Background

The BK gui/explorer needs a way to "know" where repos are. This is the proposal describing a bk repos command, what it does and how it will work.

Command syntax

bk repos [-c REPO | --check-all][[-a|--atime]|[-m|--mtime]][-v]
List cached repo pathnames.
Sorted by pathname by default. -a sorts by ATIME, -m sorts by
MTIME (newest first).
-v is a long listing that includes the times in the output.
--check-all Check and update the entire repos cache.
            Delete repos that are no longer around.
-c Check and update the REPO in the cache (make sure that a repo
   is there, and update the MTIME and ATIME -- see below for
   definitions)

Update events

It is assumed that the only way repositories come into existence is by bk setup or bk clone.

Repositories are added to the cache with a call to repos_update().

Historically, that was only done by check. However, going forward, clone will also make this call.

Additionally, the repos -c option calls repos_update(). As currently implemented, it doubles as an "add" function. Someone could manually copy a repository and run repos -c on the copy and the cache will be correctly updated.

It is intended that BK gui/explorer could call repos with --check-all at startup and then with -c when a repo is selected (in the repos tab).

On-disk Format

Repos are listed in:

$BK_DOTBK/repos/XX/REALHOST/path.log

XX is a two character string made by file_fanout(sccs_realhost())

Note: strings are same lengths. Nice for being able to switch paths.

To date, the path.log file has been populated by check calling repos.c:repos_update() and the format has simply been a single directory path per line.

Going forward, each line will be in the form:

PATH|ATIME|MTIME|MD5ROOTKEY

Updates to the files are wrapped by sccs_lockfile(). Lock failures mean the update will be lost.

Compatibility

Older versions of BK will read the new path.log file and not recognize new style entries.

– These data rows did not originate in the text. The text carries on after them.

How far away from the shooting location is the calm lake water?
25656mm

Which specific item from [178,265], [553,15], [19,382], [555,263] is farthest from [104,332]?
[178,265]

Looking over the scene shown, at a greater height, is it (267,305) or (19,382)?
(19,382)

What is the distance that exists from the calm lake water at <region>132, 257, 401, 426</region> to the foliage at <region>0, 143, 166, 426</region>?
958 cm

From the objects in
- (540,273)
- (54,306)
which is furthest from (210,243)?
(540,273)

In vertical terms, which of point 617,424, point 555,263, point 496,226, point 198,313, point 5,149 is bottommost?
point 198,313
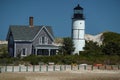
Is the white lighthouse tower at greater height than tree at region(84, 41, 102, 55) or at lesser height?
greater

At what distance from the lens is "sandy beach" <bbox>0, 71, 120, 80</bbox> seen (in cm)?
3534

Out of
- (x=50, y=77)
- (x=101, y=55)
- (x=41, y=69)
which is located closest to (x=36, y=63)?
(x=41, y=69)

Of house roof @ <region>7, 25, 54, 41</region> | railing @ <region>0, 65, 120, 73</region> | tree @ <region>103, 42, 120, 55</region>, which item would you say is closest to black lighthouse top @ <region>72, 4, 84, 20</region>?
house roof @ <region>7, 25, 54, 41</region>

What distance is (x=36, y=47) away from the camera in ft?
185

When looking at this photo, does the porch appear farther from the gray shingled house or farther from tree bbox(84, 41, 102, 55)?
tree bbox(84, 41, 102, 55)

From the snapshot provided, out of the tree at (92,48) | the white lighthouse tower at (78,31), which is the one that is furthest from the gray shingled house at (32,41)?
the tree at (92,48)

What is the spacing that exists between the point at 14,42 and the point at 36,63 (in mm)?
9516

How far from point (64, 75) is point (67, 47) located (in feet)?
65.3

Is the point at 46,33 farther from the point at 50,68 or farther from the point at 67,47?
the point at 50,68

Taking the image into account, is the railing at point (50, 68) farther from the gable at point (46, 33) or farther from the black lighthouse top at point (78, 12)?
the black lighthouse top at point (78, 12)

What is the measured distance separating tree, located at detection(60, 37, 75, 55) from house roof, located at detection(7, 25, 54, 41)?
83.3 inches

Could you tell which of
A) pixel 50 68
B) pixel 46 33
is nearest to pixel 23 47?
pixel 46 33

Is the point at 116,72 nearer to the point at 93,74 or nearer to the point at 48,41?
the point at 93,74

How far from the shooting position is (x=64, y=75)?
37875 mm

These older versions will then simply add a new un-adorned single pathname to the end of the file.

This is harmless as the new code will simply read these paths, determine the timestamps, and update the in memory hash.

Definitions

PATHNAME	full path to the directory containing the repository
		(either standalone or product, no components)
MTIME		delta time of tip cset
ATIME		access time on the repo
MD5ROOTKEY	ID of repo; used to collect project instances.

Access time on the repo is open for discussion. One proposal is to use the most recent mtime of cmd_log, scandirs, and scancomps (combined with possibly suppressing cmd logging for certain operations inside our gui/explorer). The actual updating of the file is done as a side-effect of running the command.

The mtime is currently lifted from BitKeeper/log/TIP. Perhaps a better answer is to update the cache at the time we update the TIP file?

Another proposal was scan all the bk commands in cmd.pl and identify ones for which it makes sense to update the ATIME and then make code changes to always keep the paths.log file up-to-date. My intuition is that we should not do this because it will have bad performance implications (contention for the paths.log file itself) for information that is only required by our gui/explorer.